When we look at the advancement and sophistication of these cyberattacks over recent years, we need to retain a holistic view of what these changing implications might mean for the overall organizational and individual risk.

Military leaders point out that capabilities take a long time to develop, but intentions can change overnight. In other words, the cyberattack impacts and response will not only center on current technology solutions, but also on what scenarios could happen in the future.

While there are numerous management actions competing for attention, one clear priority that cuts across the public and private sectors is ensuring the leadership skills and capabilities of your team –especially the CISO or equivalent leadership role. To achieve any measure of success at dealing with cyber incidents, a CISO with the required background, accountability, training, real-life experiences, relationships, and tools to do the job is a must.

One such CISO is Mark Weatherford, currently the chief strategy officer at the National Cybersecurity Center and CISO at AlertEnterprise. Mark served previously as the deputy undersecretary for cybersecurity in the U.S. Department of Homeland Security (DHS) and vice president and CSO for the North American Electric Reliability Corporation (NERC), in addition to other senior leadership roles in cybersecurity.

While Mark was the CISO for the State of California in the mid-2000s, he experienced what organizations should not be doing when hiring for this vital role.

Because Mark was the first CISO in the state, it was important to him to put a face to the name of cabinet secretaries and agency heads. As such, he made the rounds to visit each of them and also to tell them about the governor's vision of Mark's statewide role and what he hoped to accomplish across state government. Mark also offered his assistance in everything from procurement to policy development to technology infrastructure to staffing. His proactive outreach seemed to be well-received and generally met with enthusiastic support.

At the same time, Mark also met the security leaders and their teams at all of the agencies. During the mid-2000s, almost none had a formally appointed CISO, but most had someone they could point to and call their security leader.

One exception was a large agency with significant citizen privacy responsibilities. Chief privacy officers were even more rare than CISOs at the time, so privacy issues were typically part of the CISO's portfolio of responsibilities. When Mark met with the leadership of this particular agency, he encouraged them to fill the CISO/security leader role as soon as possible since they were accepting a significant amount of risk by failing to have a single point of contact to guide the security and privacy efforts of the agency.

Mark recounts what happened next:

“A few months after the conversation with this agency head, I received a call from someone who said they had just taken the CISO role at this agency and would be very interested in meeting with me to understand how they could quickly integrate into the statewide security leadership group. I remember thinking how odd it was that, even though I had no real authority within this agency and they were under no formal obligation to ask my opinion, they had hired a CISO without consulting with me about writing the job description or even being part of the interview process. Red flag number one.
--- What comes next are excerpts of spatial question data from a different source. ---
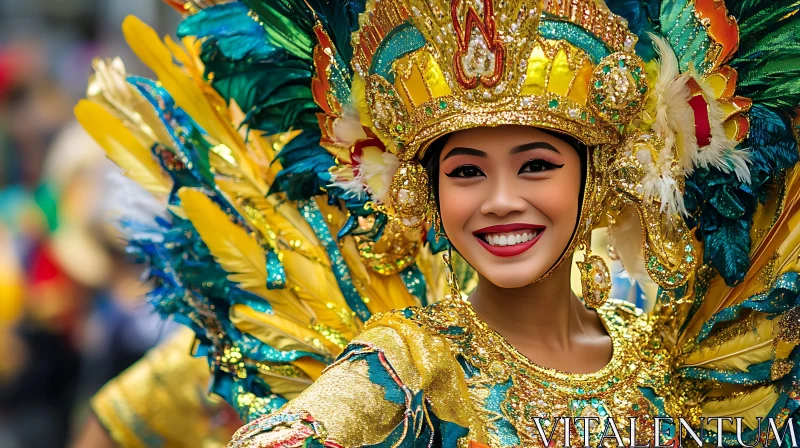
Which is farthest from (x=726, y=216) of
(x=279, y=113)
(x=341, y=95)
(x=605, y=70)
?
(x=279, y=113)

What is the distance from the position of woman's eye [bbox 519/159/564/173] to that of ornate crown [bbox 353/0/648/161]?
0.27ft

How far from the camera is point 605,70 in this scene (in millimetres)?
2568

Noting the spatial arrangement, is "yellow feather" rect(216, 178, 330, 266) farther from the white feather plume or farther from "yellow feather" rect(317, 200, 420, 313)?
the white feather plume

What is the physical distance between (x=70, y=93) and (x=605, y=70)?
4949 millimetres

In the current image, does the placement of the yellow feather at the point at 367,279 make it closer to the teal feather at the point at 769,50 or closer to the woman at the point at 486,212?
the woman at the point at 486,212

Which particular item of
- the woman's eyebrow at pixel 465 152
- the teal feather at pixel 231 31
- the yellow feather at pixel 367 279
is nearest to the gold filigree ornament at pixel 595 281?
the woman's eyebrow at pixel 465 152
“When I met the new CISO for the first time I was impressed by their attitude and enthusiasm to pitch in and help me, as we were educating the legislature, crafting statewide security policies, and realigning statewide procurement of security products and services. Once again, however, I remember having a strange feeling that this person didn't seem to really have the kind of experience you would expect for someone taking over the security and privacy responsibilities of a fairly large organization. Red flag number two.